== The input
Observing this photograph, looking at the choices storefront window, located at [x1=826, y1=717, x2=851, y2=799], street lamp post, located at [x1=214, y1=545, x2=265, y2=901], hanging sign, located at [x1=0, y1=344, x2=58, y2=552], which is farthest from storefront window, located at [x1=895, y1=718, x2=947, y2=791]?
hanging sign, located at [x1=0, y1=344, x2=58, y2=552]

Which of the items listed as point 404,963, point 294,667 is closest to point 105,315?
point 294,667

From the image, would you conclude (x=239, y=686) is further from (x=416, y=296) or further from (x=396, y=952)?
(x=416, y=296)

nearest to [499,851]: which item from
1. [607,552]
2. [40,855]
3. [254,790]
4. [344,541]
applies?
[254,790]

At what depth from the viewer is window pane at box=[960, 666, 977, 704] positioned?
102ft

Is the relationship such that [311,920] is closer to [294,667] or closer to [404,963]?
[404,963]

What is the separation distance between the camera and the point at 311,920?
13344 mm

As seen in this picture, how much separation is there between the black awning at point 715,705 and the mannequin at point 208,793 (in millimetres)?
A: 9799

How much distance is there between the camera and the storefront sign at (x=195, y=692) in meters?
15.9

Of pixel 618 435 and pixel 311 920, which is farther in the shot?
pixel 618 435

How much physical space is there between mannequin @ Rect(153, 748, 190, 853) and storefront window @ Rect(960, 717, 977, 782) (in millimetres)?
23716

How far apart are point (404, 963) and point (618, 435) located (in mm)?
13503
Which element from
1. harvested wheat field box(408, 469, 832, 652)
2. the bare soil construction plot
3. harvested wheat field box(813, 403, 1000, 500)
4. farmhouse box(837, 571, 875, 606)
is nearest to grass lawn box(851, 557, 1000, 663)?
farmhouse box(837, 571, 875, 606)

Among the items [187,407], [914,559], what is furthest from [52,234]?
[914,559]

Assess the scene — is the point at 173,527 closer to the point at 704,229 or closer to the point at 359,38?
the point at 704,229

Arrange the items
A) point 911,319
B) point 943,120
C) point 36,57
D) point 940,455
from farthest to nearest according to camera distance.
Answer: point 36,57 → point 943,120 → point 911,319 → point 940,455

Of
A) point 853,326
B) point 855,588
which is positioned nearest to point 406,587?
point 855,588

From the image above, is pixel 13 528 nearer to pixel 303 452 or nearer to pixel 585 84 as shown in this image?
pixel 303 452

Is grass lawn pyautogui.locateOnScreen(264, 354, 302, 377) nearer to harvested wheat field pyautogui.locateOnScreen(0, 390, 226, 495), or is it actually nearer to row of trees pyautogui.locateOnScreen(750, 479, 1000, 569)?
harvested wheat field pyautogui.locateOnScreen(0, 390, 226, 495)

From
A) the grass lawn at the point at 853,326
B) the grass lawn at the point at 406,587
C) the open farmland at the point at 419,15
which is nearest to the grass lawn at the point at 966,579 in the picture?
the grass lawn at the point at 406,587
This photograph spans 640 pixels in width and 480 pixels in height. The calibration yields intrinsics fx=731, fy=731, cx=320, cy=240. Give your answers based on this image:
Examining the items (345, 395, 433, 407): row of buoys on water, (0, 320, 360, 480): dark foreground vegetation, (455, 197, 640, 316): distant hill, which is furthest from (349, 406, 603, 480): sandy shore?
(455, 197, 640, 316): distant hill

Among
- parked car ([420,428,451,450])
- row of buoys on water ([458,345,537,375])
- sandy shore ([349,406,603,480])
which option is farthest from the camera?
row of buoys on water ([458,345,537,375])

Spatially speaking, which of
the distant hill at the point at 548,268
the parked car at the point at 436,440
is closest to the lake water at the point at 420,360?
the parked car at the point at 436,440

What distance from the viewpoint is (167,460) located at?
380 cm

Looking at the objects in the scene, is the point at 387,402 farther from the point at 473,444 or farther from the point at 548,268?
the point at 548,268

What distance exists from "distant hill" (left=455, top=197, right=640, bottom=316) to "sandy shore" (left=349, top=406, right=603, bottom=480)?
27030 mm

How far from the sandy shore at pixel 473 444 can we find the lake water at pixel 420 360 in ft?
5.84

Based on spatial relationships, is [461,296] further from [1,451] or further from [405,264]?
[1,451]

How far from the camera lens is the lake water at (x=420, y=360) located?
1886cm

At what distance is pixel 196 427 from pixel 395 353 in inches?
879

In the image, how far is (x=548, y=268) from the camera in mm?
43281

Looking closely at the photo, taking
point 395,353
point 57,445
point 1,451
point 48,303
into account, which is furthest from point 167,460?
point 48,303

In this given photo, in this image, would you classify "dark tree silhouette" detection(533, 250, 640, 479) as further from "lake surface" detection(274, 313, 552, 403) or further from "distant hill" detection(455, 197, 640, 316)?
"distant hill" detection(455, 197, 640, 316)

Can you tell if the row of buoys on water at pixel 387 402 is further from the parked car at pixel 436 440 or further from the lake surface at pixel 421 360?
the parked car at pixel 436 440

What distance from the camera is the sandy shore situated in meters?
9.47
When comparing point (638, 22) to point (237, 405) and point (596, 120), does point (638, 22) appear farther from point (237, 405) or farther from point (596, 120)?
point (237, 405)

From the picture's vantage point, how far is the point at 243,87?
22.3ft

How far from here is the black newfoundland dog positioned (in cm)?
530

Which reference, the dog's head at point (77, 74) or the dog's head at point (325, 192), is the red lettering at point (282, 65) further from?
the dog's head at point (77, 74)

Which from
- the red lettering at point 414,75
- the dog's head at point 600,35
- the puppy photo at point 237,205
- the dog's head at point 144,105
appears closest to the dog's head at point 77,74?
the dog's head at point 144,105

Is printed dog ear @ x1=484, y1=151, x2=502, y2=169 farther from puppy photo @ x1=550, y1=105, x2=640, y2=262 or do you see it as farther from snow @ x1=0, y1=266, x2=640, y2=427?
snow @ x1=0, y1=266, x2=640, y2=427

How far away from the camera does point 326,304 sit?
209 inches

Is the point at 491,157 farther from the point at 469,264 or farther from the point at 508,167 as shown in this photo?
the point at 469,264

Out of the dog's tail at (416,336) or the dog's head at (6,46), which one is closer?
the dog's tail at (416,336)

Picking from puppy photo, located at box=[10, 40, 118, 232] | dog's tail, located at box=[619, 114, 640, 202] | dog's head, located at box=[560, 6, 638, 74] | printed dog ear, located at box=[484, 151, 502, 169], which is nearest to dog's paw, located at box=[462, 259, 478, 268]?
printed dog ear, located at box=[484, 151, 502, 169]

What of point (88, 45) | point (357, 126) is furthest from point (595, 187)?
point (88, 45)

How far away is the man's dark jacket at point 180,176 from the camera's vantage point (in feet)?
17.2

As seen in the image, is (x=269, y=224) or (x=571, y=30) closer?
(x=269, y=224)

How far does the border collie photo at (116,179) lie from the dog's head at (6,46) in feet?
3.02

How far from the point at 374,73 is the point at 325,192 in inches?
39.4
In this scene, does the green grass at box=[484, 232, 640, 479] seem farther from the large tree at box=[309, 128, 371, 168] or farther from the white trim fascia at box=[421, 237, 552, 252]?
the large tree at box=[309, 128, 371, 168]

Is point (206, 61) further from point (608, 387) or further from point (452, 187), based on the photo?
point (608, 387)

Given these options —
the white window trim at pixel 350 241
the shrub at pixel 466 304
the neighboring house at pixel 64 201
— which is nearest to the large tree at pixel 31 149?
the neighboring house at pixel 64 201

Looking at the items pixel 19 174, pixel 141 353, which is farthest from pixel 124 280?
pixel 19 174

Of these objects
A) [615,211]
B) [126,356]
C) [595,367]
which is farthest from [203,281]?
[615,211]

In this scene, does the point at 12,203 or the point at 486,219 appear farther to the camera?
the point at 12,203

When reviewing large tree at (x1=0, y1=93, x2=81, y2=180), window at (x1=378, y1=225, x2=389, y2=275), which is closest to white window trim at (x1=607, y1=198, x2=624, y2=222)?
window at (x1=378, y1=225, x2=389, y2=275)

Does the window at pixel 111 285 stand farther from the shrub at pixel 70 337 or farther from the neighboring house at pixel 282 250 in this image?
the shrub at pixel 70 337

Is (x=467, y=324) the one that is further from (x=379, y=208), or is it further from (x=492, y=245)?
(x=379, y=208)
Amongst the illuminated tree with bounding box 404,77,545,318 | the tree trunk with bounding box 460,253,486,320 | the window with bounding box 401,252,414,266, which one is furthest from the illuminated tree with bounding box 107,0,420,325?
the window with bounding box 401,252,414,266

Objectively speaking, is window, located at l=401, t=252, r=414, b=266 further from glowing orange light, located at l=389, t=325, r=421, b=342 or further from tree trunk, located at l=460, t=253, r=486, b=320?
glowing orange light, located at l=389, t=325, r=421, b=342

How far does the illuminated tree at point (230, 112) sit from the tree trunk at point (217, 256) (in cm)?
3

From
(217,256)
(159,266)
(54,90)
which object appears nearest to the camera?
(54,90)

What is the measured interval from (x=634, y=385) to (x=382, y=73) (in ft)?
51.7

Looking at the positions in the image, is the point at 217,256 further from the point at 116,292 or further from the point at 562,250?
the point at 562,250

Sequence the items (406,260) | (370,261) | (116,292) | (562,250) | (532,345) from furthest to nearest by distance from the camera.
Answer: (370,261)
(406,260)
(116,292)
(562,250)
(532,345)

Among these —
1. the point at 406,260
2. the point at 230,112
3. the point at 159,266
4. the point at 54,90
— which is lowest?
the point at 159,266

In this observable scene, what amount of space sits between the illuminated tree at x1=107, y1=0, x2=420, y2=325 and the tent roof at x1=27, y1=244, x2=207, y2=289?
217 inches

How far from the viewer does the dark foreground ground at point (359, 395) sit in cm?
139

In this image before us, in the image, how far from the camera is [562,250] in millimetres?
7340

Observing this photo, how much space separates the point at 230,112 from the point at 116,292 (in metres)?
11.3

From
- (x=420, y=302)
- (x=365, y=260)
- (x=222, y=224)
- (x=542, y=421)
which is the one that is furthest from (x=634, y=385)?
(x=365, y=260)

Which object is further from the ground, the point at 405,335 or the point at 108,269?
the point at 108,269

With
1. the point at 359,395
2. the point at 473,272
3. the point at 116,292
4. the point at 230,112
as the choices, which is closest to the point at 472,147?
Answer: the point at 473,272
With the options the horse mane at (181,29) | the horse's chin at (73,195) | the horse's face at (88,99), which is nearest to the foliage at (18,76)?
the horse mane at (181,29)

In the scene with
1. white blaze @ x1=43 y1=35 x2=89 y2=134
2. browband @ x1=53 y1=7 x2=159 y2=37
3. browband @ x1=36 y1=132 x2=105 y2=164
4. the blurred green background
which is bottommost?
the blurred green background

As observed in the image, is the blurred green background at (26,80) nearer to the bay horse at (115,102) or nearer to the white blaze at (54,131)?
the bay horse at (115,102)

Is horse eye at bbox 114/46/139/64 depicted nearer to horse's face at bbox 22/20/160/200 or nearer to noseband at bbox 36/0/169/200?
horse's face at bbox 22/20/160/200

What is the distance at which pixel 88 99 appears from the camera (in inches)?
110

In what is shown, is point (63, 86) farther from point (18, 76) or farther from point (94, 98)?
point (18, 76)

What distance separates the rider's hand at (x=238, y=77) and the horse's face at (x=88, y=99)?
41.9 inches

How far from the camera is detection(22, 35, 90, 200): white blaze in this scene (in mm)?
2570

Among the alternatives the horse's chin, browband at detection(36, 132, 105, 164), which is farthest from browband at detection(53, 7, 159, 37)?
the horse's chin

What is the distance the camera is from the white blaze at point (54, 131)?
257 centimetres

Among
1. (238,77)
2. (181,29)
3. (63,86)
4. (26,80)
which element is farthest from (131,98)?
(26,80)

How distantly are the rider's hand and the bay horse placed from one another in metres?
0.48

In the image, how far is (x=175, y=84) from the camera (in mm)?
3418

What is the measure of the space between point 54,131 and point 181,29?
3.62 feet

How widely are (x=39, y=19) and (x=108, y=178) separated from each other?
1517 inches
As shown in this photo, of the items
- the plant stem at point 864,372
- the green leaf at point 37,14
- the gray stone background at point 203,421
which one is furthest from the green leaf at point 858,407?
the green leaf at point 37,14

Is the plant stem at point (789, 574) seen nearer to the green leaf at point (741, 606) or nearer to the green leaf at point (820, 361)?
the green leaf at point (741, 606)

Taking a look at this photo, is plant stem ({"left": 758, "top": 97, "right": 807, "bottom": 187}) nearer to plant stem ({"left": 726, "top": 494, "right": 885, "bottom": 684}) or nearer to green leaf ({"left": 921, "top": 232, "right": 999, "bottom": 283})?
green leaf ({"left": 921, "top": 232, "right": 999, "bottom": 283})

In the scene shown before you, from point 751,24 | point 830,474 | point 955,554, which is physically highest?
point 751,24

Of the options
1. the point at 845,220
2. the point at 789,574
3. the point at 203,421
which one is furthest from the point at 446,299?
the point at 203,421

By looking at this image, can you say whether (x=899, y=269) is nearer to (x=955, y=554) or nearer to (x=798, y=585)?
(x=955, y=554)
====
Write out the rows from the very start down to the line containing "Answer: point 36,57", including that line, with no changes.

▶ Expected answer:
Observing this photograph, looking at the choices storefront window, located at [x1=826, y1=717, x2=851, y2=799], street lamp post, located at [x1=214, y1=545, x2=265, y2=901], hanging sign, located at [x1=0, y1=344, x2=58, y2=552], which is farthest from storefront window, located at [x1=895, y1=718, x2=947, y2=791]?
hanging sign, located at [x1=0, y1=344, x2=58, y2=552]

Which of the items listed as point 404,963, point 294,667 is closest to point 105,315?
point 294,667

From the image, would you conclude (x=239, y=686) is further from (x=416, y=296) or further from (x=396, y=952)?
(x=416, y=296)

nearest to [499,851]: which item from
1. [607,552]
2. [40,855]
3. [254,790]
4. [344,541]
applies?
[254,790]

At what depth from the viewer is window pane at box=[960, 666, 977, 704] positioned?
102ft

Is the relationship such that [311,920] is closer to [294,667] or closer to [404,963]?
[404,963]

What is the separation distance between the camera and the point at 311,920?
13344 mm

As seen in this picture, how much separation is there between the black awning at point 715,705 and the mannequin at point 208,793 (in millimetres)?
A: 9799

How much distance is there between the camera and the storefront sign at (x=195, y=692) in meters?
15.9

Of pixel 618 435 and pixel 311 920, which is farther in the shot?
pixel 618 435

How much physical space is there between mannequin @ Rect(153, 748, 190, 853) and storefront window @ Rect(960, 717, 977, 782) (in millimetres)?
23716

How far apart are point (404, 963) and point (618, 435) located (in mm)?
13503
Which element from
1. harvested wheat field box(408, 469, 832, 652)
2. the bare soil construction plot
3. harvested wheat field box(813, 403, 1000, 500)
4. farmhouse box(837, 571, 875, 606)
is nearest to grass lawn box(851, 557, 1000, 663)?
farmhouse box(837, 571, 875, 606)

Among the items [187,407], [914,559], what is furthest from [52,234]?
[914,559]

Assess the scene — is the point at 173,527 closer to the point at 704,229 or closer to the point at 359,38?
the point at 704,229

Arrange the items
A) point 911,319
B) point 943,120
C) point 36,57
D) point 940,455
from farthest to nearest according to camera distance.
Answer: point 36,57 → point 943,120 → point 911,319 → point 940,455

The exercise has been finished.